Right now, Holden Heights is one of five areas in Orange County that volunteers and census workers will be targetting.

The others are Eatonville, South Apopka, Orlo Vista, and Pine Hills.

Lavon Williams with the Orange County Complete Count Committee team confirms these specific areas lost out on millions of dollars in federal aid during the last census - all because some people refused to fill out the census, or under-reported the number of people living in their homes.

"So that means we don't get the number of classrooms that we need, we don't get the funding we need for free and reduced lunch to serve families, we don't get enough for early childcare," said Williams.

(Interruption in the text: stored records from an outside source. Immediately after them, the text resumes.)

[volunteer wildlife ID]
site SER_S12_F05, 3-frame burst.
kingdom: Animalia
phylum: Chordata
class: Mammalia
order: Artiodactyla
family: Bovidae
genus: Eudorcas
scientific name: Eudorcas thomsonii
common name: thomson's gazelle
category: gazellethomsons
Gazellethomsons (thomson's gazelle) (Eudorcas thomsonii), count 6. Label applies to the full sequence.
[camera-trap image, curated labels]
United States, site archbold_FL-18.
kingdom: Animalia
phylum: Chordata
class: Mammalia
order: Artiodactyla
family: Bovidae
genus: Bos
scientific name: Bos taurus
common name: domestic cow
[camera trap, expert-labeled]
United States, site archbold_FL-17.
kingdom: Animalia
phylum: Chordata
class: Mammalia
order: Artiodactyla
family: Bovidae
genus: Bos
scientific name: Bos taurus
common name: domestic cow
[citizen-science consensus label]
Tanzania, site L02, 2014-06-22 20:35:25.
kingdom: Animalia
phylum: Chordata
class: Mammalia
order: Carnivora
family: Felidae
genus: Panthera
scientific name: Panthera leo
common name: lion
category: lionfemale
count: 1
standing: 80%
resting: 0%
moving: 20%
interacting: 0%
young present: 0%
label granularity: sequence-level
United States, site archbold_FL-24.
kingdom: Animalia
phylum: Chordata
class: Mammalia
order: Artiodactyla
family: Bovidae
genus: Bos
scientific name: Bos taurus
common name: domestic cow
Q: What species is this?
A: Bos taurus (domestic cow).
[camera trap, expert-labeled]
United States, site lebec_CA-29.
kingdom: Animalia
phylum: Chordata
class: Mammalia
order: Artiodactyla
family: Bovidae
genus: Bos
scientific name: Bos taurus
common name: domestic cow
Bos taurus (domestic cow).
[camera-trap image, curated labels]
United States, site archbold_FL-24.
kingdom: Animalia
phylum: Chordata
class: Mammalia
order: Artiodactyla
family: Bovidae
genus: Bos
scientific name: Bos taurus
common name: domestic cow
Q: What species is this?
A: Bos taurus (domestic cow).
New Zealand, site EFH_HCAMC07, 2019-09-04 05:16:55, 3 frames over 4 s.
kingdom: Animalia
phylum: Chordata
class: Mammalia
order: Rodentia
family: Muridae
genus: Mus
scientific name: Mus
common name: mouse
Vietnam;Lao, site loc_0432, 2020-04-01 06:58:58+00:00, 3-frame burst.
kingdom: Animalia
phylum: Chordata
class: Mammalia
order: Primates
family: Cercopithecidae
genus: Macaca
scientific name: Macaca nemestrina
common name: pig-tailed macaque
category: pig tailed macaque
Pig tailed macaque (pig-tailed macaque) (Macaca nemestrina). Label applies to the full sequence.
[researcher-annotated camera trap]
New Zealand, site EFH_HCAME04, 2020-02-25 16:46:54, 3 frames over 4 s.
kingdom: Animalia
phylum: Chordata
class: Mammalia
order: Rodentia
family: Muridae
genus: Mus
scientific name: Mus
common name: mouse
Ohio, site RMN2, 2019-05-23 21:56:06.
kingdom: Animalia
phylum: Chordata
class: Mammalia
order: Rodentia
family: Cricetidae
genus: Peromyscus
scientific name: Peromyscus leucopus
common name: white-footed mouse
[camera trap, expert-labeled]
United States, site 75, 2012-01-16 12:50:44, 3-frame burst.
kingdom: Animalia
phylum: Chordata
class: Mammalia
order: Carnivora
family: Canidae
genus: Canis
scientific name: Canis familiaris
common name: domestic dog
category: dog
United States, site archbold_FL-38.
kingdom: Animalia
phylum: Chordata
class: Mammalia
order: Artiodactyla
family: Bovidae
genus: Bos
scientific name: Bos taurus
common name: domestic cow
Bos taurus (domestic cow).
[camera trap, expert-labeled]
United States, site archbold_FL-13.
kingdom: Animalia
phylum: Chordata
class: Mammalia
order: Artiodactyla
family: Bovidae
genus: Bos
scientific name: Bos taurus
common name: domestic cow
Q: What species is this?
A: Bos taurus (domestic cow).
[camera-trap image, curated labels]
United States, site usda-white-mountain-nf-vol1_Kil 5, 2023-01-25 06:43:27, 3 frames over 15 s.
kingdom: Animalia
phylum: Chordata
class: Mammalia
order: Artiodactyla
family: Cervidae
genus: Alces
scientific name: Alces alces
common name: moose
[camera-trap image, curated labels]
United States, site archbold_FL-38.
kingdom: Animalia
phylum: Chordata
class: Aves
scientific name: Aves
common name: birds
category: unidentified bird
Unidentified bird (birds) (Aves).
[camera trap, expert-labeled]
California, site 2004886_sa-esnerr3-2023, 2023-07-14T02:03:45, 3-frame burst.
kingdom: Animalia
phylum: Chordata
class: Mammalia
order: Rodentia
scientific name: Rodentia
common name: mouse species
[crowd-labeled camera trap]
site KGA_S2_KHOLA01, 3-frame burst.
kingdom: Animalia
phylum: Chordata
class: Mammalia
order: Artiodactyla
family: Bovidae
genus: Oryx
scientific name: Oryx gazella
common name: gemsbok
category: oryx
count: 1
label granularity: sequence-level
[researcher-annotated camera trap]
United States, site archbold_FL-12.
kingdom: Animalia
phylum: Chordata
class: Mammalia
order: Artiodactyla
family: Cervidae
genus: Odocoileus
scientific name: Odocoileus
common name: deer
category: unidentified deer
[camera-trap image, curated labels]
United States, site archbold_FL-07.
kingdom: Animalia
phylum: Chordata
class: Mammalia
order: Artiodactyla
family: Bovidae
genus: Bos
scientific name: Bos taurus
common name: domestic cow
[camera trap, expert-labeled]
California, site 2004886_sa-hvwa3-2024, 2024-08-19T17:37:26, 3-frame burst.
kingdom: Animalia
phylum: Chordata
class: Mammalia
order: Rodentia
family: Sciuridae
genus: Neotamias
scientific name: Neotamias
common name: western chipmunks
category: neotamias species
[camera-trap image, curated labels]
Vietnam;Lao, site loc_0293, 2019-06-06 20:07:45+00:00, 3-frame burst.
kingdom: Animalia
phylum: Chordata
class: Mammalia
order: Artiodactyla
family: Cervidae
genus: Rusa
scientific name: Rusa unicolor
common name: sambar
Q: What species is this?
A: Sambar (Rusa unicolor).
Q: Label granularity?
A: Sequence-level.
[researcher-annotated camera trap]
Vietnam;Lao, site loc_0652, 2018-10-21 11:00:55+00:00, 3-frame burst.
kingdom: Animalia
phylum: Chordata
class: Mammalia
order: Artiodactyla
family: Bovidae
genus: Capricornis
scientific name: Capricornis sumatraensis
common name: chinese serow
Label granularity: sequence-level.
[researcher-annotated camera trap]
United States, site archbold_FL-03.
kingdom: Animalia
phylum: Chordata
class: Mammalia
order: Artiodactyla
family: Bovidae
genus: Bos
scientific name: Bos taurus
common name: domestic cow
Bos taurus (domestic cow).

That’s why workers and volunteers are working together, to break down the language barriers and other barriers that have prevented people from filling out the census in the past.

“It could be a pastor, it could be an elected official, it could be a grandmother. The lady that sells the flips in the neighborhood - all of those people can make a positive difference,” McGill said.

This will be the first time the census will be able to be completed online, but you can also either call in your information or fill out the census paperwork that will be sent to you if you choose to opt-out of the digital option.

Places like the Holden Heights Community Center will even have computers and kiosks available for those who want to fill out the census online, but don’t have access to a computer or smartphone at home.